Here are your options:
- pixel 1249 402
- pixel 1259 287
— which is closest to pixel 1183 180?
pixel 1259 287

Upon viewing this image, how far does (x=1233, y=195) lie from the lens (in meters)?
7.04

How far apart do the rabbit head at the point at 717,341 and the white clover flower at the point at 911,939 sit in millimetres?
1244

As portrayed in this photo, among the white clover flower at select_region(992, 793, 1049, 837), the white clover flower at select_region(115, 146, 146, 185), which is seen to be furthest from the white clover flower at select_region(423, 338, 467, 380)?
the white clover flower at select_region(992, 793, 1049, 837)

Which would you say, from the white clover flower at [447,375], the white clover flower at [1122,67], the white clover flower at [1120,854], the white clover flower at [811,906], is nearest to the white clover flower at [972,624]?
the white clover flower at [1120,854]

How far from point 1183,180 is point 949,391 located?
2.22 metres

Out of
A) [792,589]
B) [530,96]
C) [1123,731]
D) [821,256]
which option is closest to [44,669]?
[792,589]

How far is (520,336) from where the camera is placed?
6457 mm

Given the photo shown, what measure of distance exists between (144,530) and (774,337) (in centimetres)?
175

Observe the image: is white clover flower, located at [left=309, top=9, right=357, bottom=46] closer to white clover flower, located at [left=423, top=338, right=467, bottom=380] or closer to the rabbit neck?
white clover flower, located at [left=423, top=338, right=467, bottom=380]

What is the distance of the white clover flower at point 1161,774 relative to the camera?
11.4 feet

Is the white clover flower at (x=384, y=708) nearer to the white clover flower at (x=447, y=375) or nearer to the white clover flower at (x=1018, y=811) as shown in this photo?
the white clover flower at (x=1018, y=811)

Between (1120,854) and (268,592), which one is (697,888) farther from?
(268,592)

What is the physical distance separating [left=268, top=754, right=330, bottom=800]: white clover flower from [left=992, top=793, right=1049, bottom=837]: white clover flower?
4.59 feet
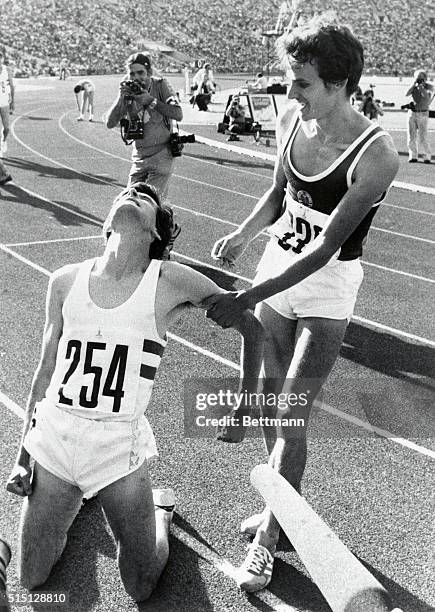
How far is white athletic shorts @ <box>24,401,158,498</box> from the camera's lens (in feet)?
10.0

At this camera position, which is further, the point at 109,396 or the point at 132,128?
the point at 132,128

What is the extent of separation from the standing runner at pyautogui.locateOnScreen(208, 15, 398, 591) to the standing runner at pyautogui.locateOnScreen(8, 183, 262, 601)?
11.7 inches

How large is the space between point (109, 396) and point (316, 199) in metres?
1.20

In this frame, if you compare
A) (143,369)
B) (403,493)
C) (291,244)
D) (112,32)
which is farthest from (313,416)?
(112,32)

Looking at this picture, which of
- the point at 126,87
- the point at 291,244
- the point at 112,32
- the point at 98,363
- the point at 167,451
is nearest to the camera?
the point at 98,363

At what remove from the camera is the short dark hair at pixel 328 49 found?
3018 millimetres

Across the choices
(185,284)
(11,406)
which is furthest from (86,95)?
(185,284)

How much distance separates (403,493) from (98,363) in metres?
1.86

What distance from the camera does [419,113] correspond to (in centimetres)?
1700

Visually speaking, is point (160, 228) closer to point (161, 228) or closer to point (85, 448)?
point (161, 228)

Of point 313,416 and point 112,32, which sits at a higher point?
point 313,416

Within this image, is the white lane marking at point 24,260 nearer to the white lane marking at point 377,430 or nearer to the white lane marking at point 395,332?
the white lane marking at point 395,332

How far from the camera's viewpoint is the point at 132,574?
3.14m

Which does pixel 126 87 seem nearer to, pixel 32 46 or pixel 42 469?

Exercise prompt: Copy out the stretch from the line containing "Of point 313,416" through the final line of the rows above, keeping every character unchanged.

Full solution:
Of point 313,416 and point 112,32, which sits at a higher point?
point 313,416

Within this image, is the white lane marking at point 24,260 nearer to the white lane marking at point 377,430 or nearer to the white lane marking at point 395,332?
the white lane marking at point 395,332

How far from the camera's viewpoint is the point at 132,574?
3.14m

Which does pixel 126 87 seem nearer to, pixel 32 46 or pixel 42 469?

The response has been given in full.